Canceling the Conveyor Belt After the Invoice Prints
ICE can announce it’s ending a WEXMAC-style contracting vehicle, but GAO’s Camp East Montana findings say the waste already happened—because the bill was tied to max capacity even when detainees weren’t there.
ICE is “ending” the WEXMAC-style contracting approach, which is a lovely PR hobby—right up until you remember the whole point of an invoice is that it arrives whether you keep the vehicle or ditch it.
I’m Phil McCracken, Capitol Hill corruption reporter, and I have watched this specific conga line before: use a DoD ordering vehicle to speed-run procurement, let the paperwork conveyor belt clatter forward, and then—once the problems get loud—declare the route “over” like that rewinds the receipts.

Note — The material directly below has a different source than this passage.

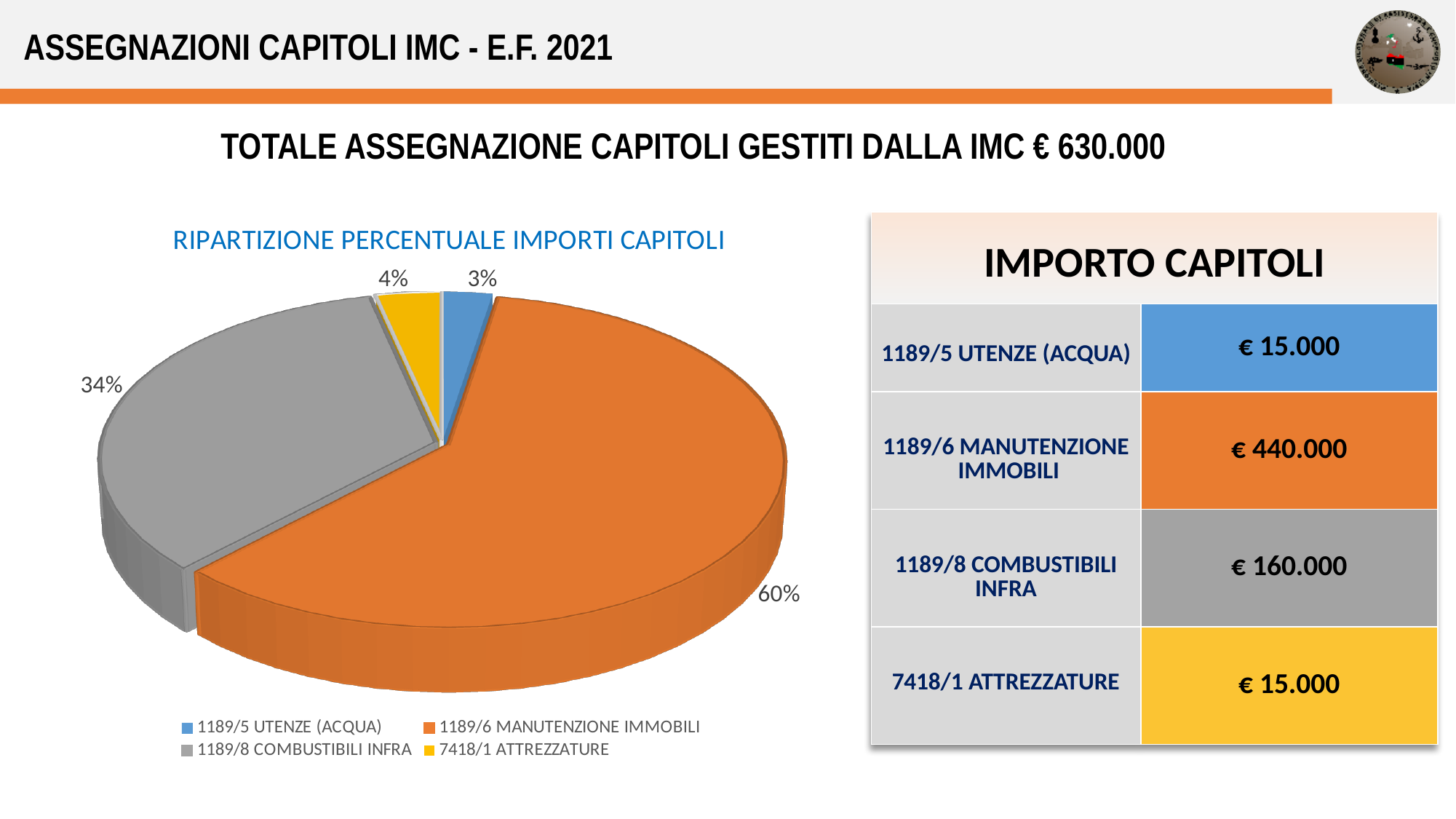
Which category has the smallest slice of the pie? 1189/5 UTENZE (ACQUA) Which slice is larger, 7418/1 ATTREZZATURE or 1189/5 UTENZE (ACQUA)? 7418/1 ATTREZZATURE What kind of chart is shown on the slide? pie chart What percentage of the pie does 1189/6 MANUTENZIONE IMMOBILI represent? 60% What percentage of the pie does 1189/8 COMBUSTIBILI INFRA represent? 34% What percentage of the pie does 1189/5 UTENZE (ACQUA) represent? 3% How many slices does the pie chart have? 4 What is the difference in percentage points between the 1189/6 MANUTENZIONE IMMOBILI slice and the 1189/8 COMBUSTIBILI INFRA slice? 26% How many entries does the legend of the pie chart list? 4 What is the title of the pie chart? RIPARTIZIONE PERCENTUALE IMPORTI CAPITOLI Which category has the largest slice of the pie? 1189/6 MANUTENZIONE IMMOBILI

Here’s the contradiction the public can’t unsee. ICE officials, including Mullin, say the WEXMAC approach is being ended. But GAO reported planning/acquisition problems tied to the Camp East Montana contract process, and waste connected to paying for services based on maximum capacity even when detainees weren’t present—i.e., taxpayers got charged for capacity math that didn’t match reality.
And then the “fix” arrives the way a fire alarm arrives: after the kitchen is already featured in the news. The record described ICE terminating the initial contract and moving to a new operator. Operationally, sure. Accountability-wise? That’s not the same thing as undoing the billing logic GAO flagged.
You can cancel the conveyor belt. You can’t cancel the meal tickets once the printing starts.